Calabrese L H, Taylor J V, Wilke W S, Segal A M, Valenzuela R, Clough J D
Department of Rheumatic and Immunologic Disease, Cleveland Clinic Foundation, Ohio 44195.
Cleve Clin J Med. 1990 May;57(3):232-41. doi: 10.3949/ccjm.57.3.232.

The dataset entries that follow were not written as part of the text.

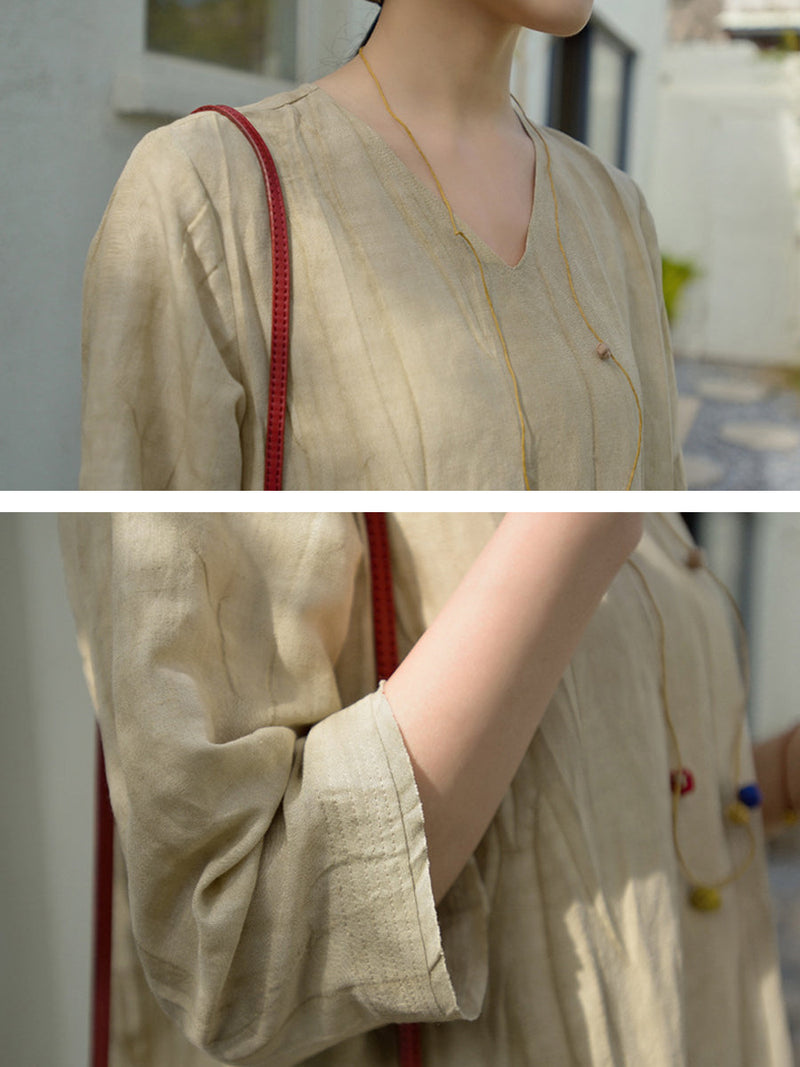 Well Tailored Dress with a Graceful Silhouette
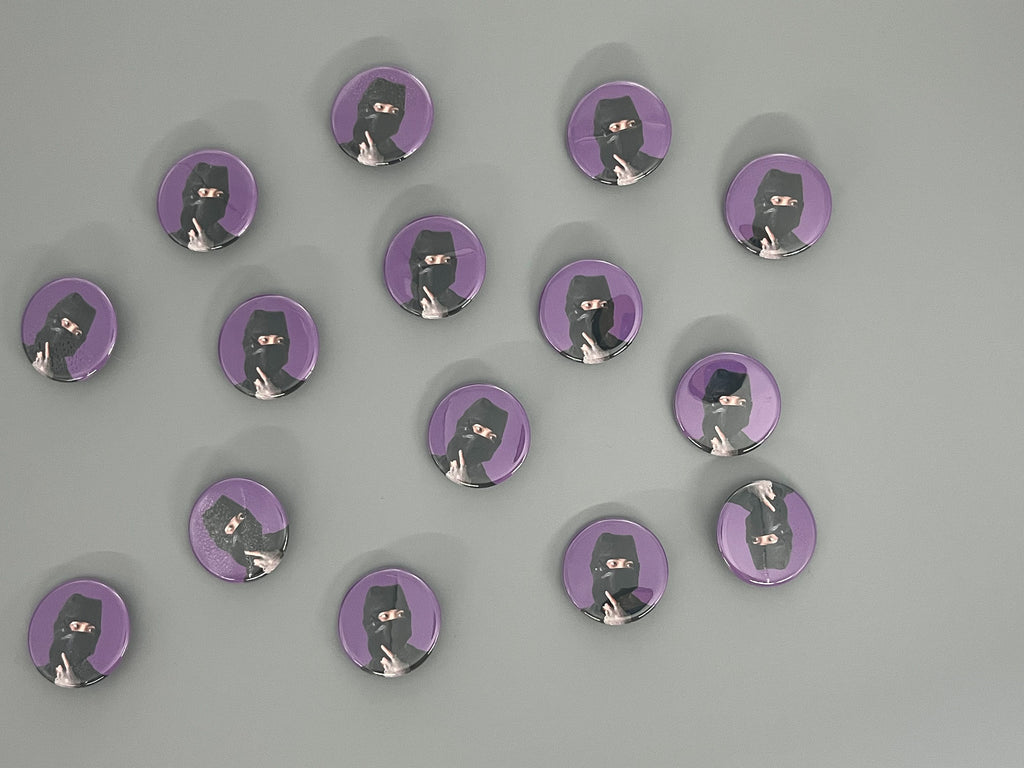 Jin Hooligan/2.0 1.25" Button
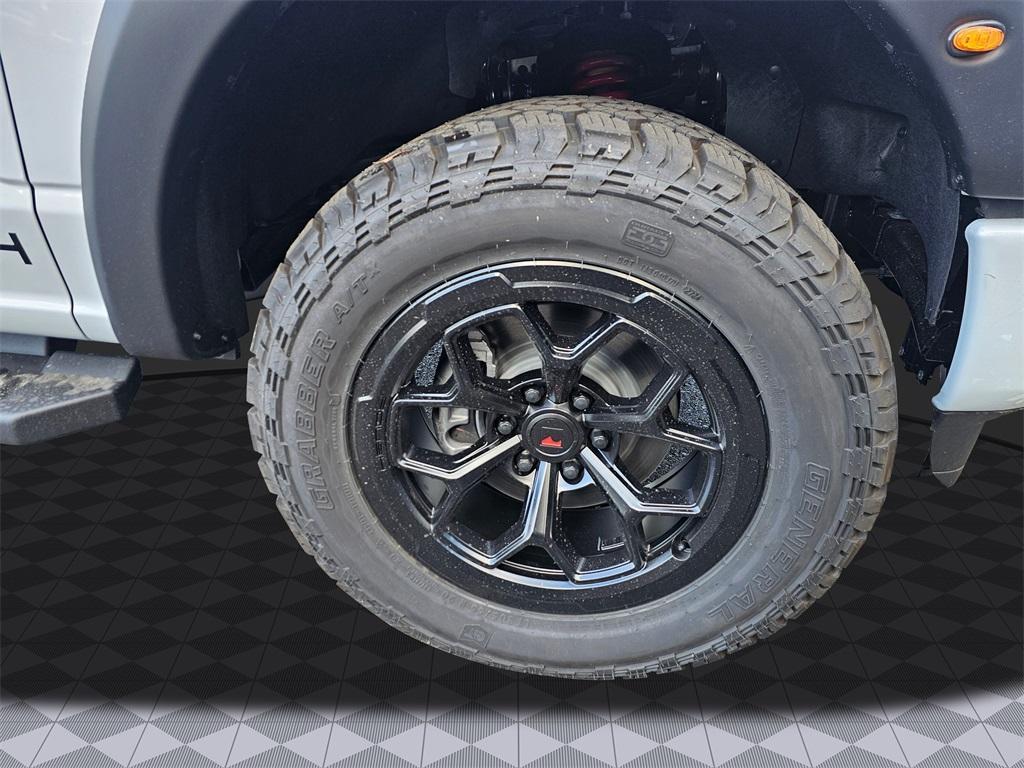 new 2025 Ford F-150 car, priced at $78,075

In an attempt to define the immunoregulatory mechanisms operating in rheumatoid arthritis, the authors examined peripheral blood functional lymphocyte subsets in 15 patients with active rheumatoid arthritis who were not receiving remittive therapy, as well as 33 healthy controls. The percentage and absolute numbers of total T cells (CD3), T-helper/inducer cells (CD4), and T-suppressor/cytotoxic cells (CD8) did not differ among the groups, nor did the CD4:CD8 ratio or the numbers of T cells coexpressing CD4 and the activation markers Ia or IL-2R. However, rheumatoid arthritis patients did have reduced percentages and numbers of CD4+ cells coexpressing the 2H4 antigen (CD45R-naive T cells) (P less than .0003) and CD8+ cells coexpressing the Leu-15 (CD11b) marker (suppressor/effectors) (P less than .0005). Twelve patients then received oral methotrexate, 7.5 mg weekly. Most showed clinical improvement by 4 weeks and all did by 8 weeks. Although changes in the T-cell subsets were not statistically significant, several tended toward normalization. These findings may help explain the immunoregulatory defect in rheumatoid arthritis and the effectiveness of methotrexate in modifying disease activity.
为了确定类风湿性关节炎中起作用的免疫调节机制,作者检测了15例未接受缓解治疗的活动性类风湿性关节炎患者以及33名健康对照者外周血功能性淋巴细胞亚群。各组之间总T细胞(CD3)、辅助性/诱导性T细胞(CD4)和抑制性/细胞毒性T细胞(CD8)的百分比及绝对数量均无差异,CD4:CD8比值或共表达CD4与激活标志物Ia或IL-2R的T细胞数量也无差异。然而,类风湿性关节炎患者共表达2H4抗原的CD4+细胞(CD45R-幼稚T细胞)(P<0.0003)和共表达Leu-15(CD11b)标志物的CD8+细胞(抑制性/效应性细胞)(P<0.0005)的百分比和数量确实减少。随后,12例患者接受口服甲氨蝶呤治疗,每周7.5mg。大多数患者在4周时出现临床改善,所有患者在8周时均有改善。虽然T细胞亚群的变化无统计学意义,但有几个指标有趋于正常化的趋势。这些发现可能有助于解释类风湿性关节炎中的免疫调节缺陷以及甲氨蝶呤改善疾病活动的有效性。